And the print statements will output by guess:

issue_refund
{"order_id": "12345", "reason": "arrived broken"}

So, what's going on here? The model returns a tool_calls object instead of a normal text response (see howcontent is something None). Within the tool_calls thing, we see that the model decided to call issue_refund (not lookup_order), and filled in the arguments itself based on what the user said. We then parse those arguments and apply the actual return logic to our system.

Notice how the model did not return the requested data, but instead it decided which candidate action is the most appropriate to perform, and then fill in the appropriate arguments in its response. This way, we can then take those arguments and actually perform the corresponding action in our system. This is the real power of Call of Duty, and that's why it's a fundamental part of AI applications.

But let's get back to machine-readable results now, and we'll talk more about agent AI workflows and Workflows in another post.

3. What About Planned Results?

A strong variant of Function Calling is Scheduled Exit. Although Function Calling directs the model to provide output following a defined schema, it does not indeed hard.
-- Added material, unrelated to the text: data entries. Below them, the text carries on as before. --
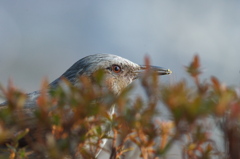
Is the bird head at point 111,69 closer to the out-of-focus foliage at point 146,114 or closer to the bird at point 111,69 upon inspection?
the bird at point 111,69

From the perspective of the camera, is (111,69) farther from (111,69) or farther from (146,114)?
(146,114)

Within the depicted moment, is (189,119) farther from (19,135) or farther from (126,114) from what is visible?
(19,135)

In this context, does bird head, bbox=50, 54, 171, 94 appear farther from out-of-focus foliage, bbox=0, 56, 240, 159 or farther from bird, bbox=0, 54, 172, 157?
out-of-focus foliage, bbox=0, 56, 240, 159

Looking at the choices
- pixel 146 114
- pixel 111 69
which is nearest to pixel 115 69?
pixel 111 69

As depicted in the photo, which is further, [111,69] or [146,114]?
[111,69]

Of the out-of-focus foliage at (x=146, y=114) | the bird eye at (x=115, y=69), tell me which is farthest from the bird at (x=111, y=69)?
the out-of-focus foliage at (x=146, y=114)
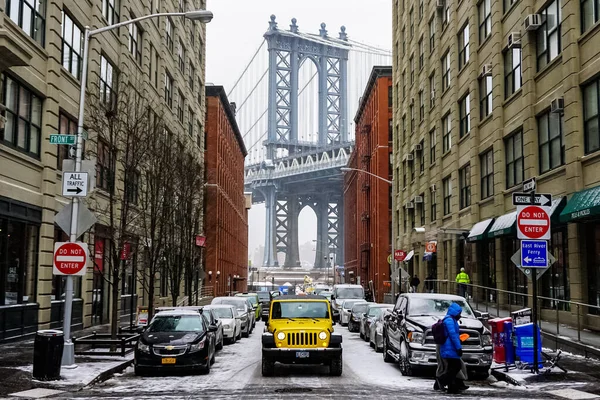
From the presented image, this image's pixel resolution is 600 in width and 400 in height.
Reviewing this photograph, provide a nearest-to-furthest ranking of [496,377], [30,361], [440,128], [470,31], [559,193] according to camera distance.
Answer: [496,377] → [30,361] → [559,193] → [470,31] → [440,128]

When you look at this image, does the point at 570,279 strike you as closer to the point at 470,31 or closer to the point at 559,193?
the point at 559,193

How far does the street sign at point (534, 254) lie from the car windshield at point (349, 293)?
25.3 m

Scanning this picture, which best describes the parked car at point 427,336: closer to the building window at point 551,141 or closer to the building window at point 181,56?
the building window at point 551,141

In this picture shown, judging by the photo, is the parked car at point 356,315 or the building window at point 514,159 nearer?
the building window at point 514,159

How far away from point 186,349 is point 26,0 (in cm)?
1291

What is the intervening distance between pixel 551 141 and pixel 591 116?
135 inches

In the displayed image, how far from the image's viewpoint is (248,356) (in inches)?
Answer: 827

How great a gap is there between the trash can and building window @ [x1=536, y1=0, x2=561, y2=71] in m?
18.6

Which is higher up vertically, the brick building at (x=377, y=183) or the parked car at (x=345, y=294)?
the brick building at (x=377, y=183)

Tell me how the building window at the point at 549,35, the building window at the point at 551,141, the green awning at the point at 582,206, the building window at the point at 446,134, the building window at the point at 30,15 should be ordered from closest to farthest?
the green awning at the point at 582,206, the building window at the point at 30,15, the building window at the point at 551,141, the building window at the point at 549,35, the building window at the point at 446,134

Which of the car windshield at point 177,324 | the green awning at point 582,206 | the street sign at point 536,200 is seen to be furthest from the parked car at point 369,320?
the street sign at point 536,200

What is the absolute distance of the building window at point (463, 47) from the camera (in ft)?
120

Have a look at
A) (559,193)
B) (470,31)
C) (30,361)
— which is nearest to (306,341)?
(30,361)

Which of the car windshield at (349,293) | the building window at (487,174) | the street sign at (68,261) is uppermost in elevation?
the building window at (487,174)
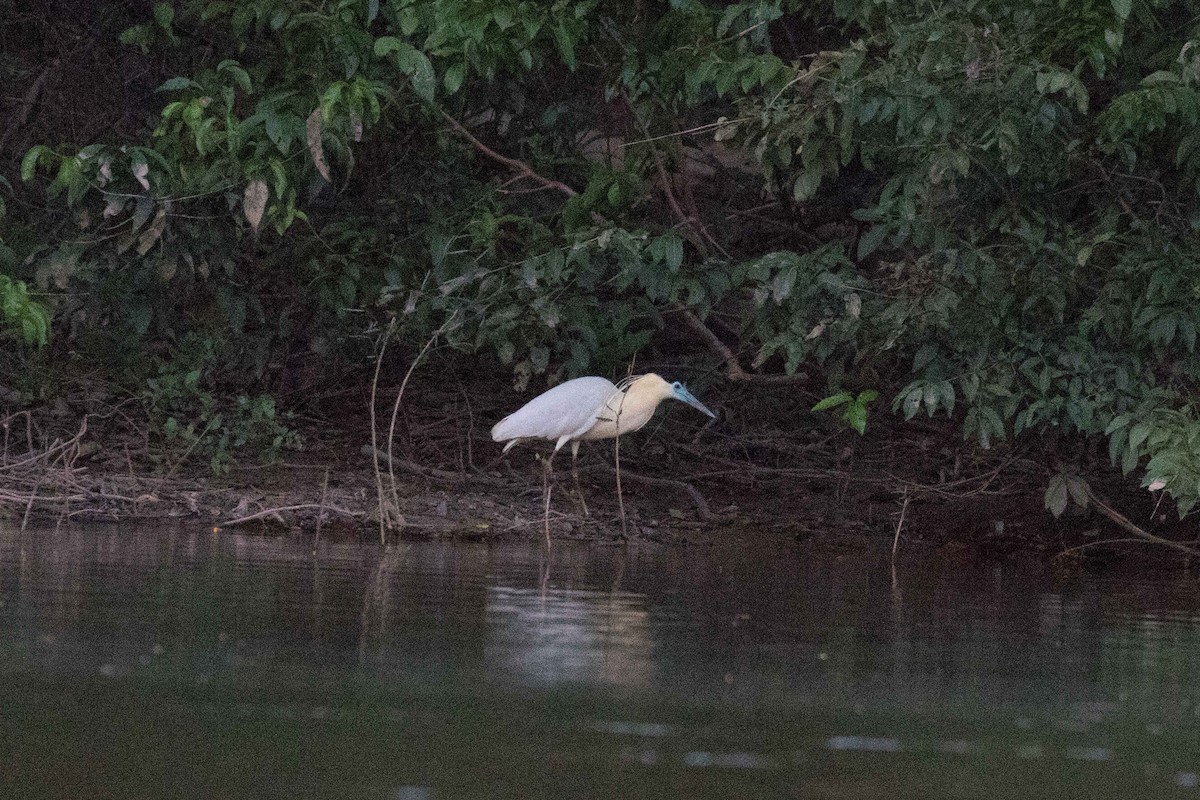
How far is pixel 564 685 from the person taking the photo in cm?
499

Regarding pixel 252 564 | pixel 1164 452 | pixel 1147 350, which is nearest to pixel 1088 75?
pixel 1147 350

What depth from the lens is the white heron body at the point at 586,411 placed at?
1049 cm

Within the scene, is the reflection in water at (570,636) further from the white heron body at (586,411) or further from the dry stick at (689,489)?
the dry stick at (689,489)

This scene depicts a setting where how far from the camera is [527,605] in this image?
6.81m

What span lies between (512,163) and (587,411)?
137cm

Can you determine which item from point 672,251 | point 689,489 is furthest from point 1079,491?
point 689,489

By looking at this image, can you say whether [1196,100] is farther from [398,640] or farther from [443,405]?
[443,405]

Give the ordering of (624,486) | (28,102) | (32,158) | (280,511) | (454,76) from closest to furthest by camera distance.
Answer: (454,76), (32,158), (280,511), (624,486), (28,102)

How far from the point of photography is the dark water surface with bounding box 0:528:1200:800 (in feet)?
12.9

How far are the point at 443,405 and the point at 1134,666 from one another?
22.7 ft

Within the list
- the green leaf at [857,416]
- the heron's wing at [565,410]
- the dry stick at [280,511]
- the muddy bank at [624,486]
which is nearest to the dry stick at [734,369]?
the heron's wing at [565,410]

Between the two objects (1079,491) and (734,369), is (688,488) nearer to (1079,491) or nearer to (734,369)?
(734,369)

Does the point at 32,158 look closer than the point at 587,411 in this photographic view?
Yes

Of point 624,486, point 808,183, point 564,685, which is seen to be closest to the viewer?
point 564,685
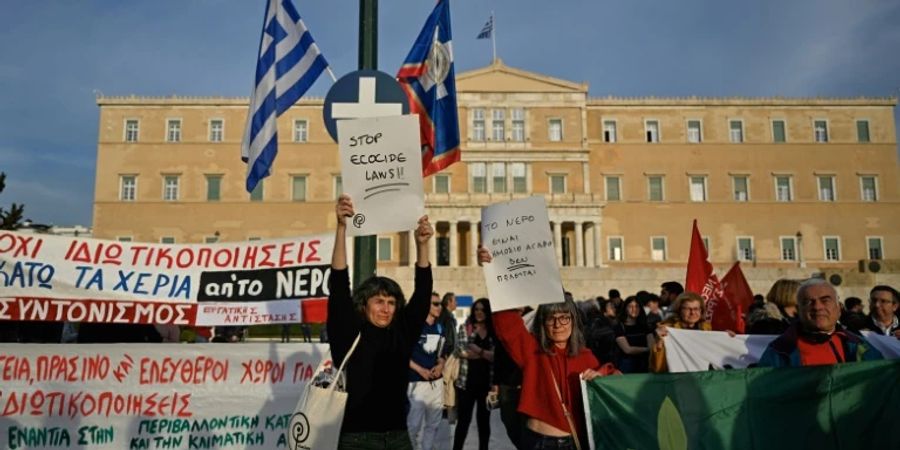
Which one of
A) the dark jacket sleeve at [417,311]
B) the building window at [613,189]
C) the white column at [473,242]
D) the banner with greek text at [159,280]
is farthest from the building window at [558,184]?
the dark jacket sleeve at [417,311]

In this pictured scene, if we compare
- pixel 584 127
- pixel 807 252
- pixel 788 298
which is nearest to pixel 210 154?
pixel 584 127

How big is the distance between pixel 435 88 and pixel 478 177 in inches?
1503

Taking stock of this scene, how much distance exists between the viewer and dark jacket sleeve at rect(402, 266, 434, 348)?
3.15 metres

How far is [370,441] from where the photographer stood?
114 inches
In practice, this means that some deviations from this defined schema are still possible. Such deviations can be:

A field marked as required is, in fact, omitted if the model struggles to find its value
Additional fields not defined in our schema are added
A field defined as integer it comes back like a string "32" instead of 32

…and so on.

This happens because, in the Function Call, the model is I'm trying following a schema, but this is still a generation that works hard. As with any LLM output, the output here is still individually predictable tokens, with schema being a strong token. There is still a good chance that that token-to-token generation will be diverted somewhere along the route and produce results that deviate from the defined schema.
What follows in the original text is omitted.